Pursuit of endurance competitions has always been a passion for Smoragiewicz. A former standout distance runner at Rapid City (South Dakota) Central who went on to earn All-America honors at Michigan, he was already an accomplished triathlete as a teenager.
The assumption is that those who are at Smoragiewicz’s level in this sport have overcome the conventional motivational hurdles associated with getting into shape. It’s not about training harder for world-class triathletes because everyone trains hard. More likely it is about training smarter.
It is why he has benefited from his time at SSSI, where he has participated in in-depth physiological training.
That includes sweat-testing, which can provide vital information for competing in the heat.
“It looks at your sweat rate to find out how much food you’re actually losing,” Smoragiewicz said. “It looks at the content of your sweat and helps you find out what minerals you’re losing and how your body responds to a heat-stressor as well.”
Every bit counts
“Being the best in the world is something that can consume your entire life,” Smoragiewicz said. “What is going to make you the best in the triathlon is not just about training harder on the bike or running more. It’s about energy and sleep and nutrition — things like making sure you take naps and focusing on injury prevention so that you can stay on top of your training. A little change in technique or in training has the potential to give you a few seconds advantage on race day.”
Boredom can be an issue, Smoragiewicz admitted. But nothing an engineer can’t handle.
“There are definitely days when it’s a struggle to get out the door,” he said. “I try to think about making myself better, whether that next triathlon is 200 days away or 50 days away. A little coaching can make a workout a lot more manageable and enjoyable. It’s not like you analyze every step you take, but there are days when you find that if you concentrate on a few little things, it’s easier to stay focused than if you’re always thinking about the next big thing.”

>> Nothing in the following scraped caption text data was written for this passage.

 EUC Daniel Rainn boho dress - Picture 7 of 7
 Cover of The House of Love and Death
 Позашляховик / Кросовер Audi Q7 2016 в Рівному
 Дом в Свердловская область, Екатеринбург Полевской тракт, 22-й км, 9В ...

Triathletes need their sleep
A day in the life of a professional triathlete — at least this particular triathlete — begins at 7:30 a.m.
He’ll eat a breakfast that includes cereal or oatmeal and fruit. Nothing real exotic. His first workout is at 9 a.m. It’s usually an hour of swimming followed by a break followed by lifting weights for an hour.

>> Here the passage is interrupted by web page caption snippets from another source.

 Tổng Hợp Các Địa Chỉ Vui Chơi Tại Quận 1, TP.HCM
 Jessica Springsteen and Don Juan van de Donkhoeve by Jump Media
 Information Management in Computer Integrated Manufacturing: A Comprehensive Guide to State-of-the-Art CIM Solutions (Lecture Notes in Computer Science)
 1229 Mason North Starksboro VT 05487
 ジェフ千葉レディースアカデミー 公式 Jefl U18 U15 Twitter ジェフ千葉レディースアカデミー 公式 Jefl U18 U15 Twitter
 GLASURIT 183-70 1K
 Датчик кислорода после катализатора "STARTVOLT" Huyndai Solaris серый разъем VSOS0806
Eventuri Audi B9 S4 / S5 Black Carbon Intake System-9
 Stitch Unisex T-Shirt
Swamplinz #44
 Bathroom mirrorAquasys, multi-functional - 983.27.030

Then comes the nap, followed by a hard bike workout or a run. Oftentimes, he’ll put together another workout in the evening.
His diet is a never-ending science-based search for carbohydrates.
“Americans tend to think you have to eat a lot of protein, but in other parts of the world, that’s not always the case,” he said. “Carbohydrates give you easily accessible energy — and that’s what we need.”
Training the brain
Smoragiewicz’s work with the Sanford Sports Science Institute qualifies as a welcome change of pace during the training grind. It can be lonely when you’re near the top of this sport. A project of some kind can provide some company.
“Working with the Sanford Sports Science Institute has allowed me to use my brain a little bit,” Smoragiewicz said. “It’s good to have some distractions. I think most of us learn it’s good to have something outside your sport. Especially when injuries come up. Then what are you going to do with your life? You need something else to fall back on.”
And in the meantime? He’s making adjustments. Like everyone else.
“The worst thing about it is that you don’t know when it’s going to end,” he said in 2020. “It’s a situation you have to accept right now. No matter who it is, whether you’re an athlete or have a normal 9-to-5 job, everyone has been on edge the last few weeks. For athletes at least, now we know we don’t have to put ourselves in a bad situation trying to qualify for the Olympics.”